The Texas Young Republican Federation (TYRF) has secured a temporary restraining order (TRO) against the founder of the Young Republicans of Texas (YRT), a splinter group with whom the organization is embroiled in a political fight.
Last week, Dallas Judge Martin Hoffman granted the TRO request against YRT founder Chad Cohen, pending a fuller hearing on the issue. As of that hearing, only Cohen had been served with the suit and therefore the TRO only applies to him.
Cohen is ordered to disclose that YRT is affiliated with the state party and not TYRF or its national federation.
Filed in a Dallas County district court in October, TYRF’s suit alleges YRT’s founders are intentionally misrepresenting themselves as the “Young Republican” group in the state. TYRF asked the court for a restraining order against the use of the name and monetary relief of up to $250,000.
“This new group flipped a couple of words around, forming an organization and brand that is extremely difficult to differentiate from our own,” TYRF Chairman Derrick Wilson said in a release. “As a result, confusion among many current members, as well as prospective members, has ensued.”
“Our ask is simple for this new organization — find a name and brand of your own instead of infringing on one that has been paramount for nearly seven decades.”
The suit alleges a breach of contract, namely that the moniker “Young Republican” is intellectual property that belongs to TYRF; a tortious interference in causing a breakdown with “potential business partners”; a trademark infringement; and a “dilution of [TYRF’s] mark.”
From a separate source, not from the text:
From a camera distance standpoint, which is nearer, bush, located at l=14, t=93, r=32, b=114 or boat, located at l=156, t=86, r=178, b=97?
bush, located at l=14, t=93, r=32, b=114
Attorneys for the defendants, the collection of members who started the YRT group, argued that granting the restraining order would abridge their First Amendment rights.
“Supreme Court jurisprudence on the First Amendment is crystal clear on the subject of ex parte TROs restricting speech,” the defendants’ brief reads. “American courts are not allowed to restrain speech at the TRO or temporary injunction phase because there cannot be final determination that such speech is unprotected.”
“Furthermore, Plaintiff can meet none of the elements required for issuance of extraordinary relief and their conduct clearly establishes there is no imminent harm from allowing [a] group of young Republicans affiliated with the Republican Party ofTexas to call themselves ‘Young Republicans.’”
A cease and desist letter was sent back in September.
This suit is another chapter in a broader turf war between factions of the Texas GOP.
TYRF, which has been in existence since 1957, voted in August to disassociate from the Republican Party of Texas (RPT) after its chairman, Matt Rinaldi, briefly campaigned against Hayden Padgett, the Texan TYRF-endorsed candidate for the chairmanship of the Young Republican National Federation.
Wilson and the rest of the organization cited Rinaldi’s involvement in the race and other points of friction with the state party chairman as their reasons for the disassociation. The same day, TYRF de-federated its Dallas chapter, one of the largest chapters in the state, chaired by Chad Cohen. The decision was welcomed by both sides of the tiff.
Following that vote some members of TYRF, including Cohen, voted to disassociate from it and reorganize themselves as YRT, to which RPT granted auxiliary status in September.
“In light of TYRF’s decision to leave the Republican Party of Texas and its vote of ‘no confidence’ in Chairman Rinaldi, DYR cannot be a part of TYRF,” Cohen said in a statement at the time to Current Revolt. “Our membership has experienced explosive growth over the last four years, largely because of our focus on fighting for ‘Texas First’ policies and approaching the work of grassroots activism with seriousness.”
“Our membership cannot contribute to and support TYRF while it actively works against our membership’s policy priorities and the Republican Party of Texas.”
Though the original disassociation was more than anything else a signal of disapproval — TYRF said it would not be tied to RPT so long as Rinaldi was chair — it’s since boiled over into the prolonged dispute over the direction of Texas’ majority political party.
While it was far from the fissure’s origin, the Texas House impeachment and Senate acquittal of Attorney General Ken Paxton tossed a bucket of gasoline onto the already raging fire.
Wilson was among those in GOP circles who didn’t come out firing against the impeachment, unlike Rinaldi who was against it from the very beginning. That rift served as a basis for the YRT splinter led by Cohen, who was and remains the chairman of the Dallas Young Republican chapter.
The initial hearing on the temporary restraining order can be viewed here. The parties will be back in court on December 1 for a hearing on the requested temporary injunction.